In [None]:
# Julia


## Introduction

In labor economics an important question is what determines the wage of workers. This is a causal question, but we could begin to investigate from a predictive perspective.

In the following wage example, $Y$ is the hourly wage of a worker and $X$ is a vector of worker's characteristics, e.g., education, experience, gender.
Two main questions here are:    

* How to use job-relevant characteristics, such as education and experience, to best predict wages?

* What is the difference in predicted wages between men and women with the same job-relevant characteristics?

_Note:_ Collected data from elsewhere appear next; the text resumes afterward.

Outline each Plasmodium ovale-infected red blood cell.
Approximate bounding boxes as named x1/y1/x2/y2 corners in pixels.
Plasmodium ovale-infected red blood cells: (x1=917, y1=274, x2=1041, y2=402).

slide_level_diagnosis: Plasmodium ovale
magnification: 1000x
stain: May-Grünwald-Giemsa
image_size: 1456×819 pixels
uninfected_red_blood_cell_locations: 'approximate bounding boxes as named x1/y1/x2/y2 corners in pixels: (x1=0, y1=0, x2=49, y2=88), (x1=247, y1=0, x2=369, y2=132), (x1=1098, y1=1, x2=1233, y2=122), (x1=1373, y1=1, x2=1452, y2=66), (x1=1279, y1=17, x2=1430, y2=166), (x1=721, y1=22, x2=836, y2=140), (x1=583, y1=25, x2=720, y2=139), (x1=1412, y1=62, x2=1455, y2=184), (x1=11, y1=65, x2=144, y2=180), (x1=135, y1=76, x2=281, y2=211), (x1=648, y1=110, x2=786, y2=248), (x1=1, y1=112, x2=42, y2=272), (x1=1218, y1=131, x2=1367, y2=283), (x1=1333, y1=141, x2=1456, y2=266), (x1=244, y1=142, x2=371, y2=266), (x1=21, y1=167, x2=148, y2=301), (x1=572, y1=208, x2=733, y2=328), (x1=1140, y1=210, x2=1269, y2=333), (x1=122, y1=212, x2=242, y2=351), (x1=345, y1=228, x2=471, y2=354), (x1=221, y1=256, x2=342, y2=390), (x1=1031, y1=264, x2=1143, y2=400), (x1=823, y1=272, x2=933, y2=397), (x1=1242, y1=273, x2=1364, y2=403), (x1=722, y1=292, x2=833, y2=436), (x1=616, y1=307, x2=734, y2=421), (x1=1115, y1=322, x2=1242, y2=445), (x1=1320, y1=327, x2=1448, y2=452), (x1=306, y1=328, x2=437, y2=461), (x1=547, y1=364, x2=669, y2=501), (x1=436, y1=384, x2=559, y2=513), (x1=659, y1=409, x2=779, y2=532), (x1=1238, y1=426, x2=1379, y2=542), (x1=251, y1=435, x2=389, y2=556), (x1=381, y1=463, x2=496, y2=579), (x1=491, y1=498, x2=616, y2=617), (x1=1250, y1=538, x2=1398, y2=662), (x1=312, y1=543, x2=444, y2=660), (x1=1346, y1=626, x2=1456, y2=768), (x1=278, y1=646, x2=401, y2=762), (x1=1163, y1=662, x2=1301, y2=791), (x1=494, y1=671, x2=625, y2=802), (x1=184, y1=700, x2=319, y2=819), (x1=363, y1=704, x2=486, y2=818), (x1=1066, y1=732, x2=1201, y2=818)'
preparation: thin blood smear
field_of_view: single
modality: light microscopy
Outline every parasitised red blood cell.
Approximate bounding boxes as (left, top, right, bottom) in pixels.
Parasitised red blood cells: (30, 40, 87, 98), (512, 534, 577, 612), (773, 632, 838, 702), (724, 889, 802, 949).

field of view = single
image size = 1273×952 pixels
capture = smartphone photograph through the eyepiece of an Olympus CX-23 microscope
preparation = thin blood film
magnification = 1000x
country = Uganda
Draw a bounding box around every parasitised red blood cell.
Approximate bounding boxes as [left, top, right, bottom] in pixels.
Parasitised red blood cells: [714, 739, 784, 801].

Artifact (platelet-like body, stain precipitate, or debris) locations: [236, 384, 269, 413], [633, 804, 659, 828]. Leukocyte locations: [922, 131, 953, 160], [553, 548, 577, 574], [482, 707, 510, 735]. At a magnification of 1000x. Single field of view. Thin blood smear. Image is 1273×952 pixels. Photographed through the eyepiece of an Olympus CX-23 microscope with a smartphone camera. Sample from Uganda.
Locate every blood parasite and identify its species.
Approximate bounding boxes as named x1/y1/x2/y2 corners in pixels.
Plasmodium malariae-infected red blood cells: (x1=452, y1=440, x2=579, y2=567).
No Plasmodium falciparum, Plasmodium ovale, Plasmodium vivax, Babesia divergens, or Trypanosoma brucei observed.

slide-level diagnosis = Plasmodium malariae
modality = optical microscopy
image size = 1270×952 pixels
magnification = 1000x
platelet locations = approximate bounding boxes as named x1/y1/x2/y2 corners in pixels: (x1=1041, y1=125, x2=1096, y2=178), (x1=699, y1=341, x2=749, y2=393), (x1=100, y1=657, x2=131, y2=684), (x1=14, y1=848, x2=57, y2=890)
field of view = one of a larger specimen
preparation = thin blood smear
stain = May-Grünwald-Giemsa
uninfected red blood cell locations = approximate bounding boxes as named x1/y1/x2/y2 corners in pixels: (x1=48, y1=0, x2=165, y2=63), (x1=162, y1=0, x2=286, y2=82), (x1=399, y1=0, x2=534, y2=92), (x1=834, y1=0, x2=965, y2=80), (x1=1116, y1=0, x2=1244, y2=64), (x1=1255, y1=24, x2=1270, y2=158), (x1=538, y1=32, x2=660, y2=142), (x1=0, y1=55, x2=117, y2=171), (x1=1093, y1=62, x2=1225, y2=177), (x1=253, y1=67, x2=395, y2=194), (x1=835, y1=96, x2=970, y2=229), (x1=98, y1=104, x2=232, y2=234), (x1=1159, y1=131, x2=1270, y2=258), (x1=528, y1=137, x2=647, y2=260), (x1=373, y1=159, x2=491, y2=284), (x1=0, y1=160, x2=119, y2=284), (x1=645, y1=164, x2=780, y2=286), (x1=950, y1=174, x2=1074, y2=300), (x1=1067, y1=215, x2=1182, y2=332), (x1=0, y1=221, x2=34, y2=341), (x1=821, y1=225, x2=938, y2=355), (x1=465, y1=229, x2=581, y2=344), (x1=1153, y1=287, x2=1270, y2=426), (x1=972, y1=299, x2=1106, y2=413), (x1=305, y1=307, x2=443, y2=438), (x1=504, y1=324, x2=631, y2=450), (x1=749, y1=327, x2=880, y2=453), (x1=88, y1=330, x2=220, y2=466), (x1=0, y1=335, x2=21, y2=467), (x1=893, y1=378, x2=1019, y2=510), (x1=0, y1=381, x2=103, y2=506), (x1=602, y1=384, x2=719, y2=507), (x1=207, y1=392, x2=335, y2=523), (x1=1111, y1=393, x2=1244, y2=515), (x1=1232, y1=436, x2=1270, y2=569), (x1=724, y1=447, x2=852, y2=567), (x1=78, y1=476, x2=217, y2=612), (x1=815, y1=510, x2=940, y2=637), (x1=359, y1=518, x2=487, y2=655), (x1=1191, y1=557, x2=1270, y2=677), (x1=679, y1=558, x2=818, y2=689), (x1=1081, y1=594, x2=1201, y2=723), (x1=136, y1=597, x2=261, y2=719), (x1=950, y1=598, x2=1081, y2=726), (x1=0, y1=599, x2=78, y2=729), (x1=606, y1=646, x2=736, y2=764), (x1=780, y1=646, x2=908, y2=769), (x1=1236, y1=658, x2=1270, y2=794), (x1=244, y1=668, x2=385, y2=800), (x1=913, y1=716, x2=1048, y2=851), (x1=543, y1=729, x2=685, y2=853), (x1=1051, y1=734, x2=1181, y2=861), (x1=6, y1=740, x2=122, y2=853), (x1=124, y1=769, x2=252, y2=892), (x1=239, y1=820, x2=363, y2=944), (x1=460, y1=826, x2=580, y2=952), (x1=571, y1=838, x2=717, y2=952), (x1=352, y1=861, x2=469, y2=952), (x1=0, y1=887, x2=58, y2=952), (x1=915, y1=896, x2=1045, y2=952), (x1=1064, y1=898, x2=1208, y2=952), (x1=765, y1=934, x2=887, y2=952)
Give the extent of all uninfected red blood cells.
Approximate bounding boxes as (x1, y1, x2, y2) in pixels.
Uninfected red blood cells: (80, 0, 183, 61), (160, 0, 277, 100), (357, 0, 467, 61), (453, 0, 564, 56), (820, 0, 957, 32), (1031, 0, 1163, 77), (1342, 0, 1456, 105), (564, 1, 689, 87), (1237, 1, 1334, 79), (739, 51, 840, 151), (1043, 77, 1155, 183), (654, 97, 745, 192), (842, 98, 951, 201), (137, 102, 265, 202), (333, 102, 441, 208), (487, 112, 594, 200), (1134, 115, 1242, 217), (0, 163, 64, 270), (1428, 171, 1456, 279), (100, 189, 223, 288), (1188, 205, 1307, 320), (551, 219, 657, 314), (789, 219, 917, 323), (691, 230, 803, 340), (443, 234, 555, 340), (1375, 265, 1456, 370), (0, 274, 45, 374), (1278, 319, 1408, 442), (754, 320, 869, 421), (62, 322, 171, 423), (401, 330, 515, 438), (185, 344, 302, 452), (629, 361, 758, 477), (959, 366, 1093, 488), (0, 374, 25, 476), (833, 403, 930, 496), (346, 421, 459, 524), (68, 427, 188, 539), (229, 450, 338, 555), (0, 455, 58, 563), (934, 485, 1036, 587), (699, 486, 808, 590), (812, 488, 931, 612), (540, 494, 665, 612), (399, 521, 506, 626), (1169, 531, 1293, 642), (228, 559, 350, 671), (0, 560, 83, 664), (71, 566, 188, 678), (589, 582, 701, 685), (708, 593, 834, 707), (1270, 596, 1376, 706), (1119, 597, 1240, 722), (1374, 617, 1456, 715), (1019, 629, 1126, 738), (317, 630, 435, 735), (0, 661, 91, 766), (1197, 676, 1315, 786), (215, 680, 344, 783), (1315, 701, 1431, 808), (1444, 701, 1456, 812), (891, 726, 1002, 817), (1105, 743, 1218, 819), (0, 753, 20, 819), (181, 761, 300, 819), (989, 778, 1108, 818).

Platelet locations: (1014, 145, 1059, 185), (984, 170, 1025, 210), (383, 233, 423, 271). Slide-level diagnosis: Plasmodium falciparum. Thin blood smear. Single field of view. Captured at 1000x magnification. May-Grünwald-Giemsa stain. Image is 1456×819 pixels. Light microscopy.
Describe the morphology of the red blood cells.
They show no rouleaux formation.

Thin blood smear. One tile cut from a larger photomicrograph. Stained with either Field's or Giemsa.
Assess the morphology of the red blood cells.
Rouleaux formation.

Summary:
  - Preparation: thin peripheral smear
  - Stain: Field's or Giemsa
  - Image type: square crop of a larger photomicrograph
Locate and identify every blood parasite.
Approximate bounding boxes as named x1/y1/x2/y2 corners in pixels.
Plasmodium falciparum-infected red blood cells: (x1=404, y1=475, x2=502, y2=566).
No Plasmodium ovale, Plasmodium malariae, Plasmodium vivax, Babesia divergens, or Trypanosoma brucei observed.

In this lab, we focus on the prediction question first.

## Data

The data set we consider is from the March Supplement of the U.S. Current Population Survey, year 2015. We select white non-hispanic individuals, aged 25 to 64 years, and working more than 35 hours per week during at least 50 weeks of the year. We exclude self-employed workers; individuals living in group quarters; individuals in the military, agricultural or private household sectors; individuals with inconsistent reports on earnings and employment status; individuals with allocated or missing information in any of the variables used in the analysis; and individuals with hourly wage below $3$.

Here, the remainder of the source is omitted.